DOCUMENT SEGMENT below:
01-17-2012, 03:05 PM | #1 |
Junior Member
Posts: 8
Karma: 10
Join Date: Jan 2012
Device: Kindle
|
[GUI Plugin] Find Similar Stories
This plug-in helps you to find other books within your Calibre library that are similar to your target book. It does this by examining the full text of the books in your library, as opposed to using tags or other metadata.
Main Features:
Version History: Spoiler:
Special Notes:
Installation & Usage:
Last edited by Ian_Stott; 03-08-2012 at 02:45 PM. Reason: V1.0.47, fixed bug leading to incompatibility with find_duplicates plug-in |
01-17-2012, 09:05 PM | #2 |
Member
Posts: 10
Karma: 10
Join Date: Mar 2011
Device: none
|
I tried to install it and I got this message:
calibre, version 0.8.35 ERROR: Excepción no considerada: <b>AttributeError</b>:'module' object has no attribute 'CalculateSimilarityAction' Traceback (most recent call last): File "site-packages\calibre\gui2\preferences\plugins.py", line 299, in add_plugin File "site-packages\calibre\gui2\preferences\plugins.py", line 387, in check_for_add_to_toolbars File "site-packages\calibre\customize\__init__.py", line 543, in load_actual_plugin AttributeError: 'module' object has no attribute 'CalculateSimilarityAction' |
Advert | |
|
01-18-2012, 12:31 AM | #3 |
Grand Sorcerer
Posts: 24,905
Karma: 47303822
Join Date: Jul 2011
Location: Sydney, Australia
Device: Kobo:Touch,Glo, AuraH2O, GloHD,AuraONE, ClaraHD, Libra H2O; tolinoepos
|
An interesting idea and I couldn't resist playing with it. The first few I tried were some short stories in a series downloaded from the same site. These gave scores between .2 and .8 which seemed reasonable. But, then I thought I would compare Orson Scott Cards' "Ender's Game" and "Ender's Shadow". When I went to do this, I realised I had three different epub versions of Ender's Game, so I tried them first. They weren't very similar. One scored 0.333909 and the other "5.43363e-05". I did check the files and the they do contain the same text. But, the formatting is very different. Does this mean the comparison include the HTML code as well as the actual text of the book?
End of DOCUMENT SEGMENT.
INFORMATION PROVIDED below:
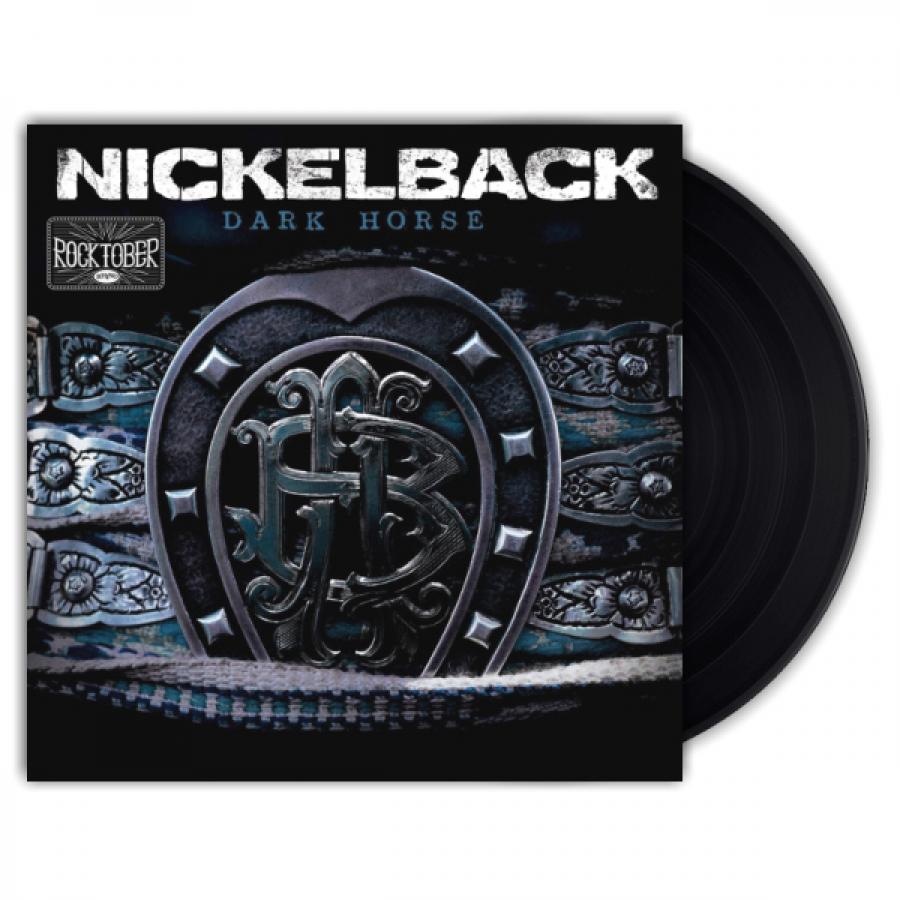 

Виниловая пластинка Nickelback, Dark Horse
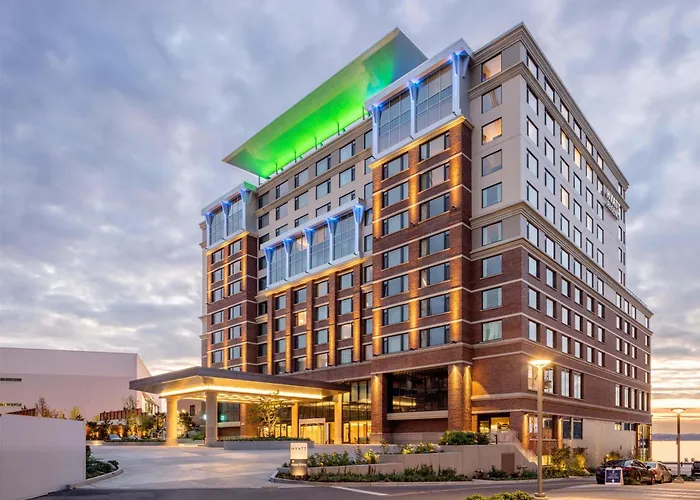 Hyatt Regency Lake Washington At Seattle'S Southport Renton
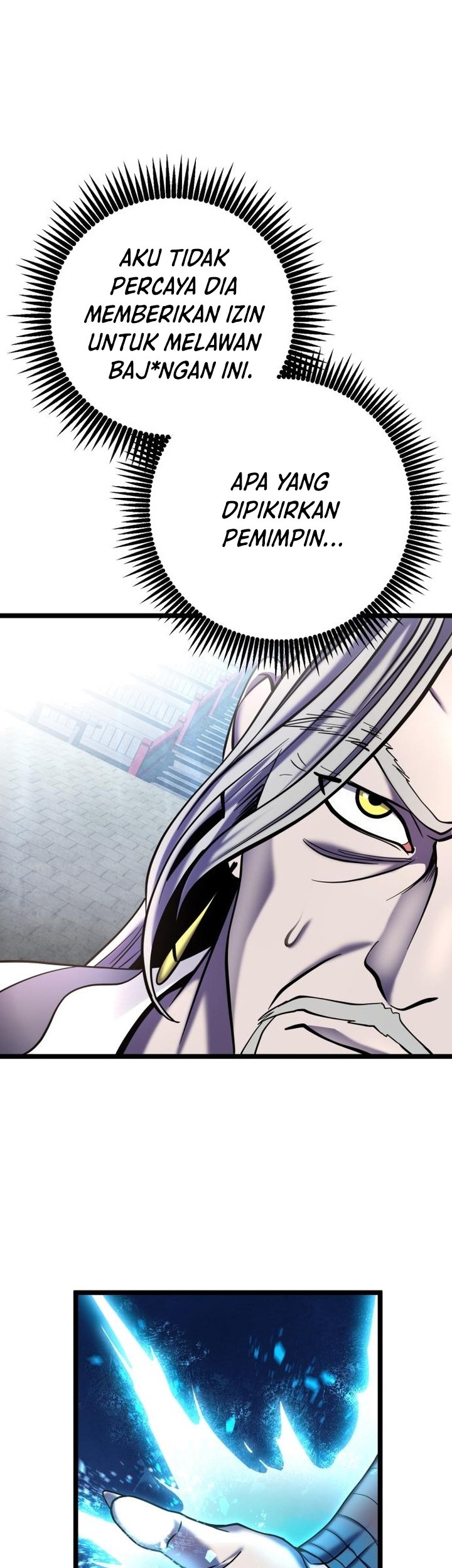 Ha Buk Paeng’s Youngest Son Chapter 80 Gambar 75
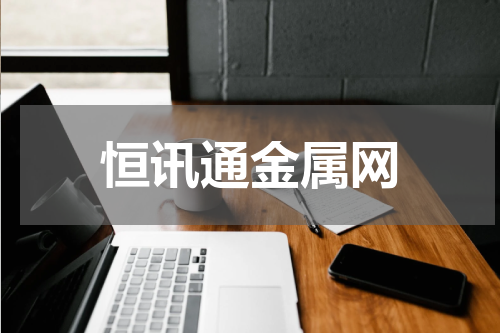 恒讯通金属网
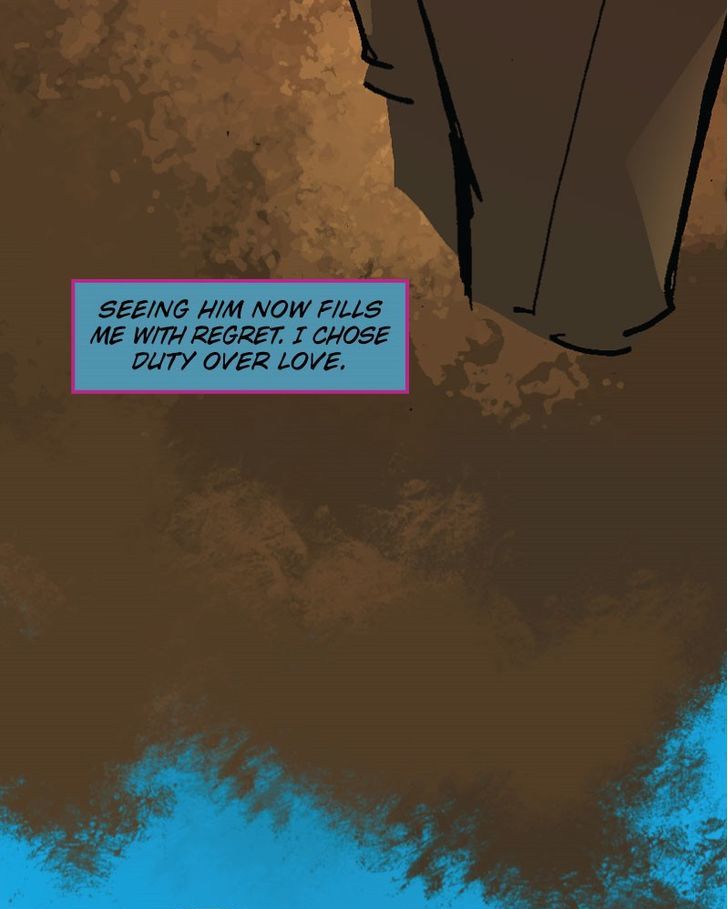 Mirror Chapter 7 page 47 - Chapter 7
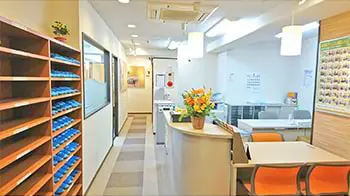 個別指導学院フリーステップ_136875_西院教室_教室内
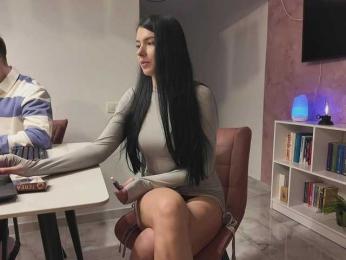 Valeria_xoxo webcam model stream image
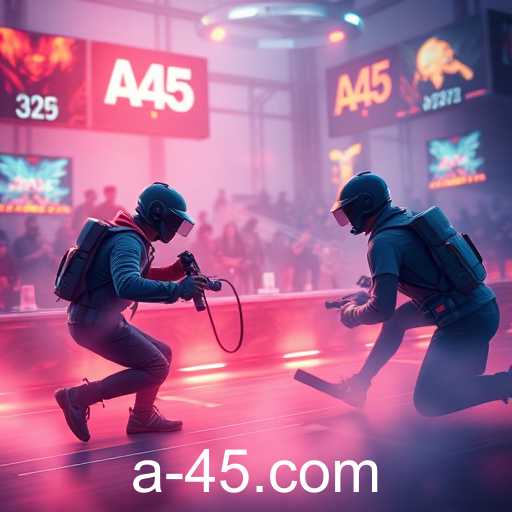 A45's Impact on Online Gaming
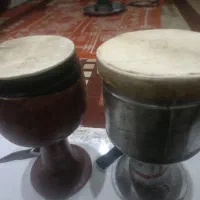 تنبک|سازهای سنتی|ایوان, |دیوار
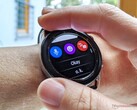 De Samsung Galaxy Watch3 zal eind september een aantal functies verliezen. (Afbeeldingsbron: Notebookcheck)
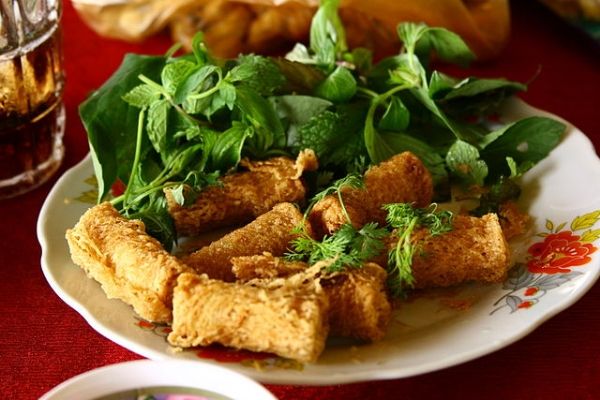 10 món ăn Việt nổi danh không được trao giải giá trị ẩm thực Châu Á
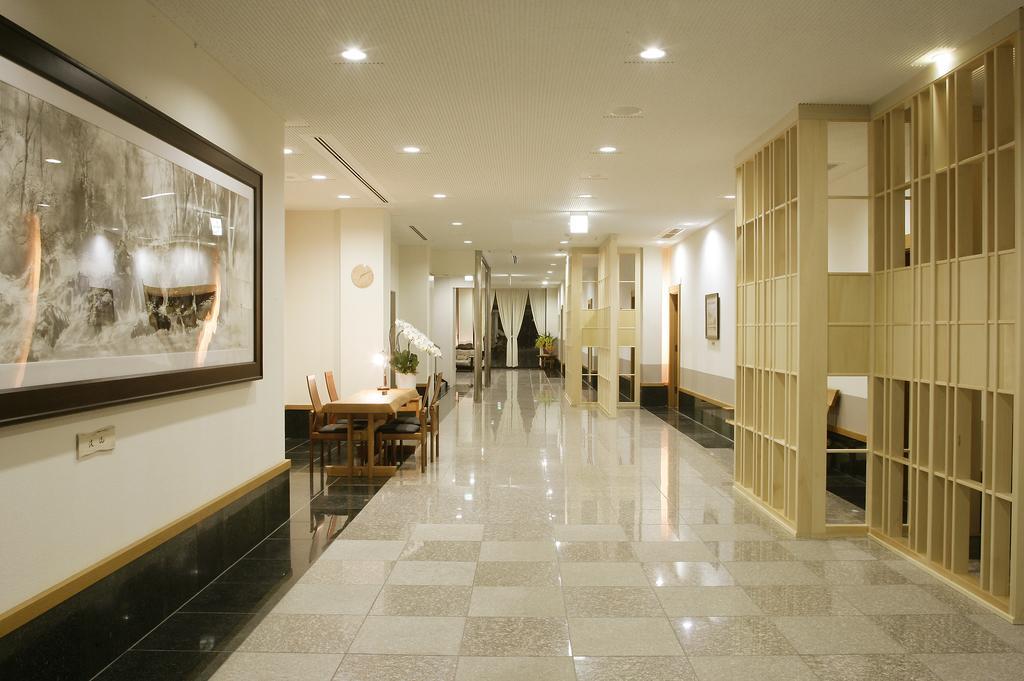 Nakao Kogen Hotel Kazaguruma تاكاياما المظهر الخارجي الصورة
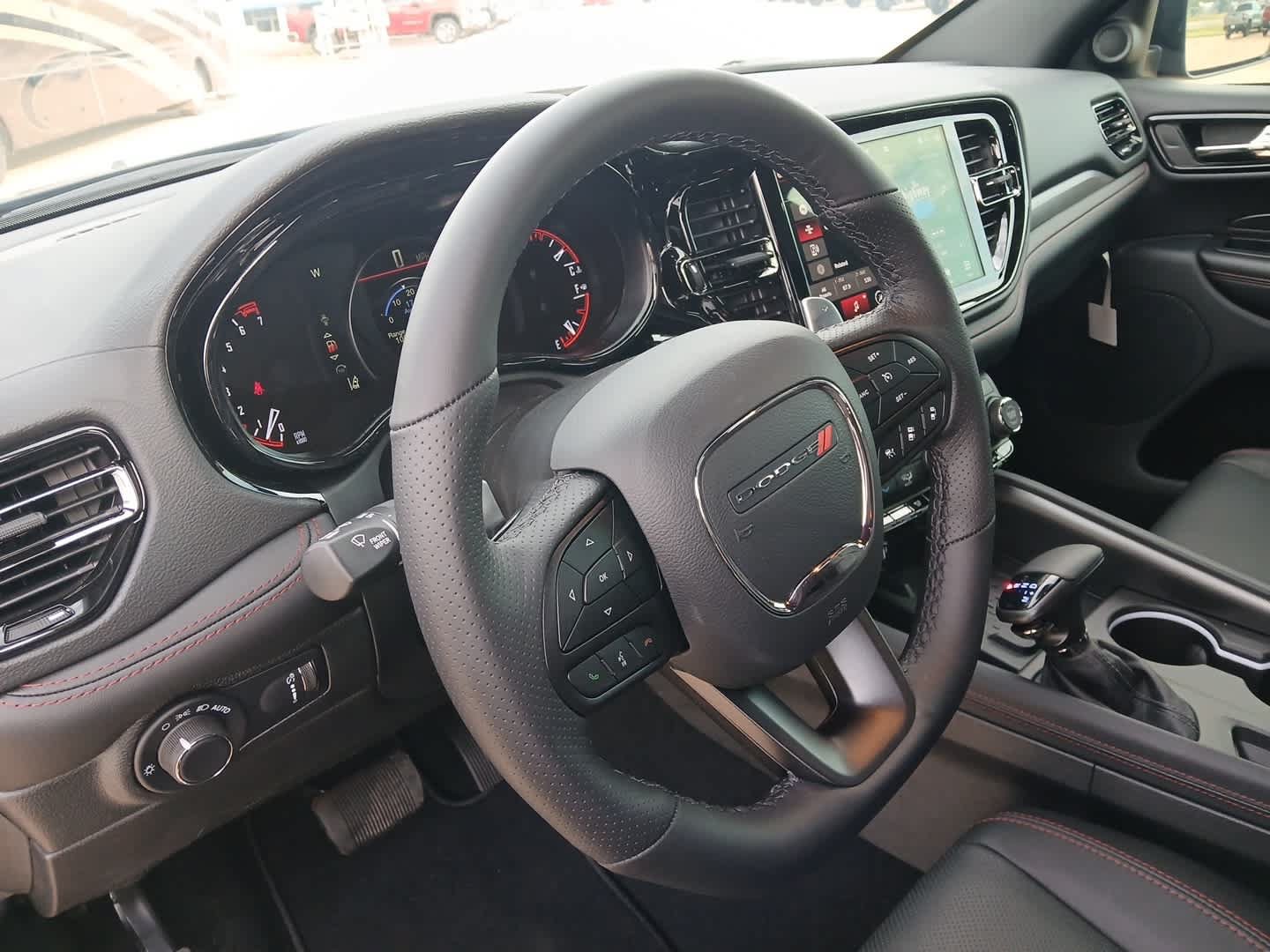 New 2026 Dodge Durango GT AWD/4WD image 44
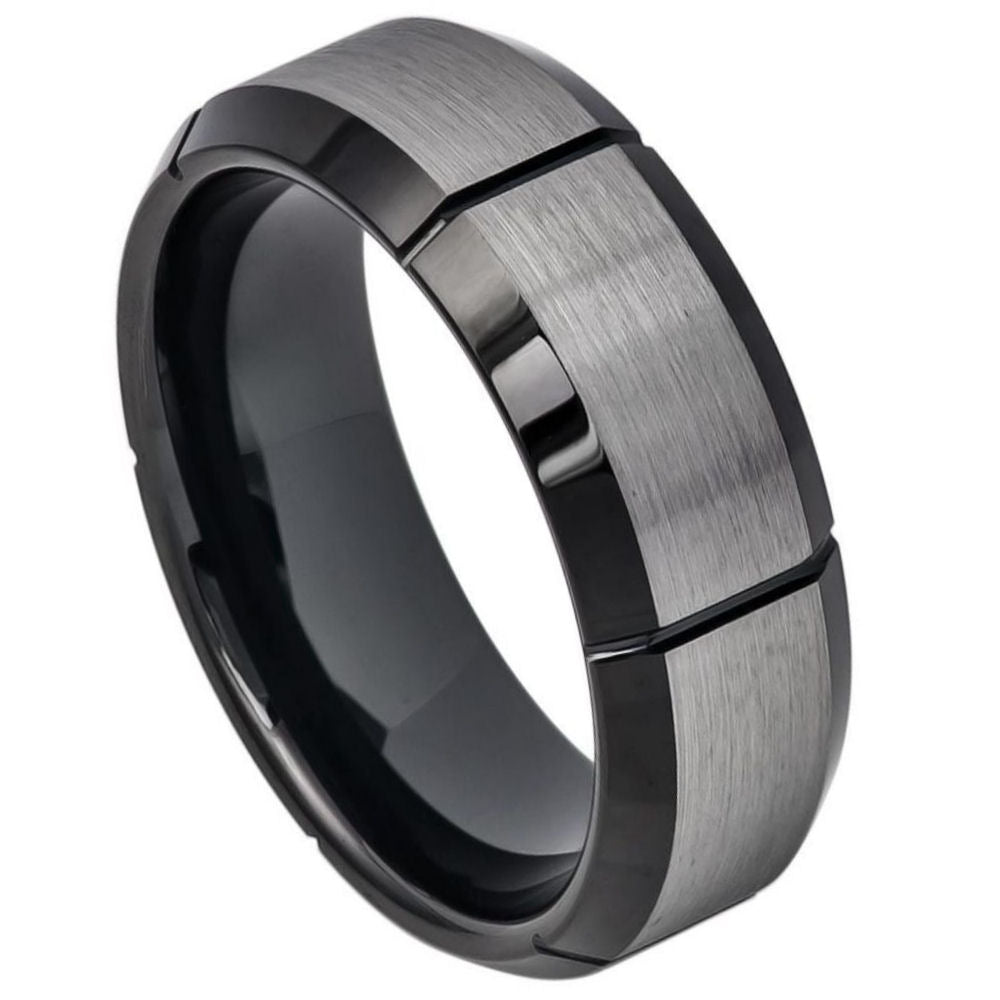 Tungsten Carbide Band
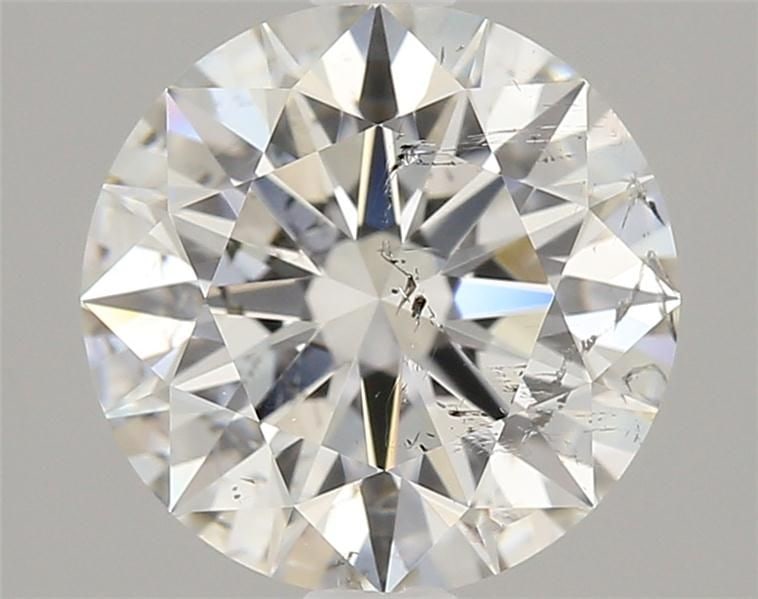 Loose Diamond - ROUND 1.5ct H SI2: Loose Diamond - ROUND 1.5ct H SI2 Source: Natural Shape: ROUND Carats: 1.5 Color: H Clarity: SI2 Certification: GIA Video:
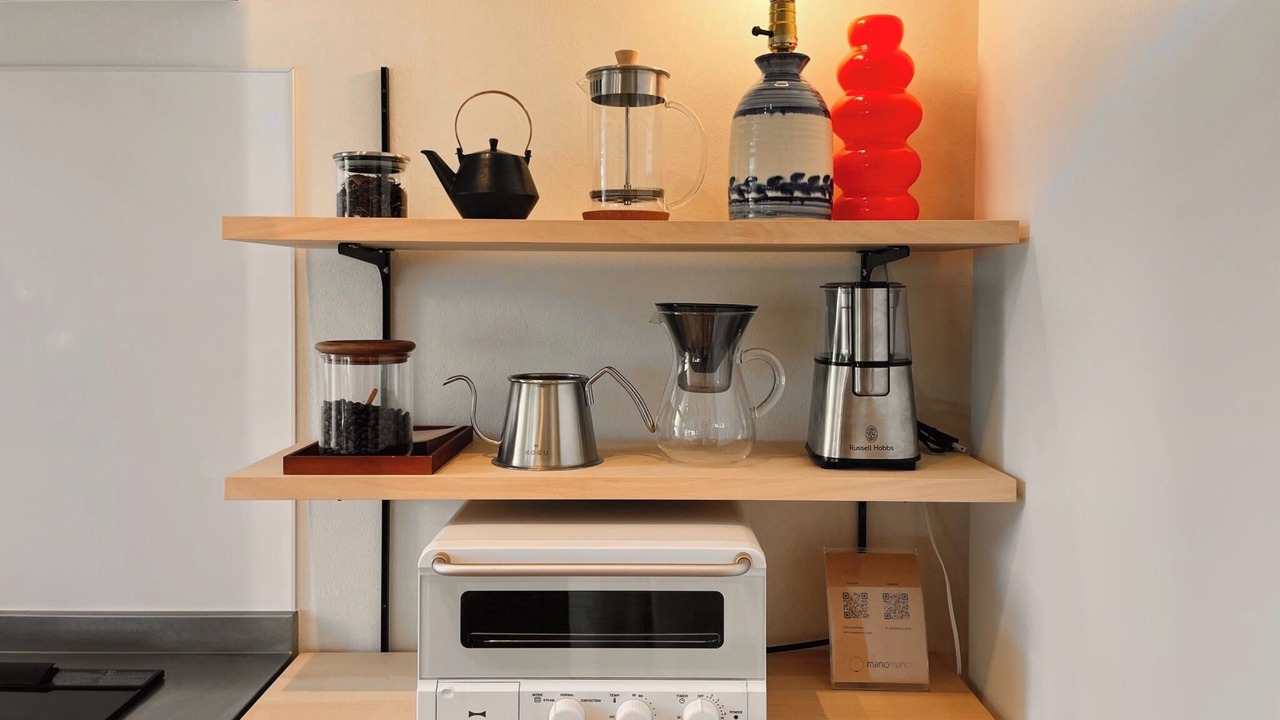 Photo of Kitchen in Sumoto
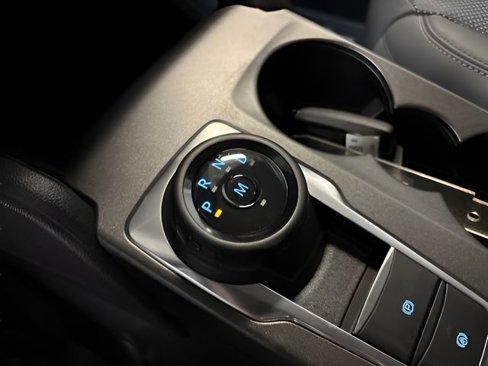 New 2025 Ford Bronco Sport Badlands w/ Badlands Tech Package image 20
End of INFORMATION PROVIDED.
**EXERCISE DESCRIPTION:** Revise the forum thread text from "01-17-2012, 03:05 PM" up to and including "or other metadata.", changing every "library" to "collection".

**COMPLETED TASK:**
01-17-2012, 03:05 PM | #1 |
Junior Member
Posts: 8
Karma: 10
Join Date: Jan 2012
Device: Kindle
|
[GUI Plugin] Find Similar Stories
This plug-in helps you to find other books within your Calibre collection that are similar to your target book. It does this by examining the full text of the books in your collection, as opposed to using tags or other metadata.